While the previous section covered my side of this history, there are a few other contributors that did a great job, and I think it would be unfair with them if their work was not properly highlighted.

Red Hat’s Carlos Garnacho published two merge requests for GJS that, in my testing, substantially improved the smoothness of GNOME Shell. The first one changes the underlying data structure of JS objects, which allows us to stop using an O(n) algorithm and starting an O(1) one. The second one is particularly interesting, and it yields the most noticeable improvements in my computer. Gross, it vastly reduces the number of temporary memory allocations. He also has a number of patches on Mutter and GNOME Shell.

Another prominent contributor regarding performance is Canonical’s Daniel van Vugt, which helped early testing the GJS patches, and is doing some deep surgeries in Mutter to make the rendering smoother.

And for every great contributor, there is a great reviewer too.

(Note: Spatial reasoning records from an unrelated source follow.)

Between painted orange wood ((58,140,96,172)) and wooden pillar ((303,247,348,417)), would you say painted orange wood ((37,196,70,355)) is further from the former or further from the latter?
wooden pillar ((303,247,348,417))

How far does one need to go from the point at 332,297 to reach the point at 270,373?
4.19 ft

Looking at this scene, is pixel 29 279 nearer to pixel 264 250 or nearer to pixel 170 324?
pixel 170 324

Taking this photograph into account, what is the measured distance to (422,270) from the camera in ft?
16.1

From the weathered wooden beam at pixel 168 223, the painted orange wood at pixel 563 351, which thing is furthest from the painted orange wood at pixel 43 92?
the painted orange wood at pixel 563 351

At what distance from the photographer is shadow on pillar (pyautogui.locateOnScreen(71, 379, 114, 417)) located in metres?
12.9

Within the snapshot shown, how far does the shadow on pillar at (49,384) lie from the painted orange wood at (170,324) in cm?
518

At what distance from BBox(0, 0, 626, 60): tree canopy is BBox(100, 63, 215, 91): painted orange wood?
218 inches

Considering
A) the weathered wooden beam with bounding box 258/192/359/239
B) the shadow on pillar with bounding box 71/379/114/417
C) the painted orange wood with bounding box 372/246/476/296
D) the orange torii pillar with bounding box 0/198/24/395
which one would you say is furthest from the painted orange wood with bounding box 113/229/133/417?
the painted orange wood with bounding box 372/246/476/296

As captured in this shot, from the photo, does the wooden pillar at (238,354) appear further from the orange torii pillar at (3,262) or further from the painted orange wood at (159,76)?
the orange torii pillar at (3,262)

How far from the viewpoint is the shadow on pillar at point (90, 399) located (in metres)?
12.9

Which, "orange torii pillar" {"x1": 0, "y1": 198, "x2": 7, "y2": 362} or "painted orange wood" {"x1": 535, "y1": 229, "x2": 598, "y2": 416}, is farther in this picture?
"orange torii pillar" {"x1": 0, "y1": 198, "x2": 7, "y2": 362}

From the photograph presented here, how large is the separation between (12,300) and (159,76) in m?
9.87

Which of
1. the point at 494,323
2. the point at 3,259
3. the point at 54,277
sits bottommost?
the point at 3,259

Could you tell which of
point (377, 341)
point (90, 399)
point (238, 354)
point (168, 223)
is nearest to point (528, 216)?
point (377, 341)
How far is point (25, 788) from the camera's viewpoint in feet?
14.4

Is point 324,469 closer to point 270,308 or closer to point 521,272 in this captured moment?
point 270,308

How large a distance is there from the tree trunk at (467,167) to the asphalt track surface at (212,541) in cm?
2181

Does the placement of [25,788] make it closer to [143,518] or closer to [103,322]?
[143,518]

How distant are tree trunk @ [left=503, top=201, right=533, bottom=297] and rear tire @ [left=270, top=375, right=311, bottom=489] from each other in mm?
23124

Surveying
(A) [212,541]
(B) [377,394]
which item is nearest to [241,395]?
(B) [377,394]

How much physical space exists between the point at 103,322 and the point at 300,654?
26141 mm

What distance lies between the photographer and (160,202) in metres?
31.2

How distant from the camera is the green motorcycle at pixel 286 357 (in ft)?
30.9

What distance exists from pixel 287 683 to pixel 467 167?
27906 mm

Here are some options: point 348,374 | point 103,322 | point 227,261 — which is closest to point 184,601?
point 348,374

It would be extremely unfair if those relevant people haven’t had their work valued by the community, so please, take a moment to appreciate their work. They deserve it.

Final Thoughts

At this point, hopefully the cautious reader will have at least a superficial knowledge on the problem, the solution, and other relevant work around the performance topic. Which is good – if I managed to communicate that well enough, by the time you finish reading this blog post, you’ll have more knowledge. And more knowledge is good.

You can stop here if you want nothing more than technical knowldedge.

Still around?

Well, I’d like to raise an interesting discussion about how people reacted to the memory leak news, and reflect upon that. By reading the repercussions of the news, I found it quite intriguing to read comments like these:

weird comment 1

Captura de tela de 2018-04-20 22-51-53

Captura de tela de 2018-04-20 22-52-17

As a regular contributor for the last few years, this kind of comment sound alien to me. These comments sound completely disconnected to the reality of the development process of GNOME. It completely misses the individuality of the people involved. Maybe because we all know each other, but it is just plain impossible to me to paint this whole community as “they”; “GNOME developers”; etc. To a deeper degree, it misses the nuances and the beauty of community-driven development, and each and every individual that make it happen.

To some degree, I think this is a symptom of users being completely disconnected to GNOME development itself.

It almost feels like there’s a wall between the community and the users of what this community produces. Which is weird. We are an open community, with open development, no barriers for new contributors – and yet, there is such a distance between the community of users and the community of developers/designers/outreachers/etc.

Is that a communication problem from our side? How can we bridge this gap? Well, do we want to bridge this gap? Is it healthy to reduce the communication bandwidth in order to increase focus, or would it be better to increase that and deal with the accompanying noise?

I would love to hear your opinions, comments and thoughts on this topic.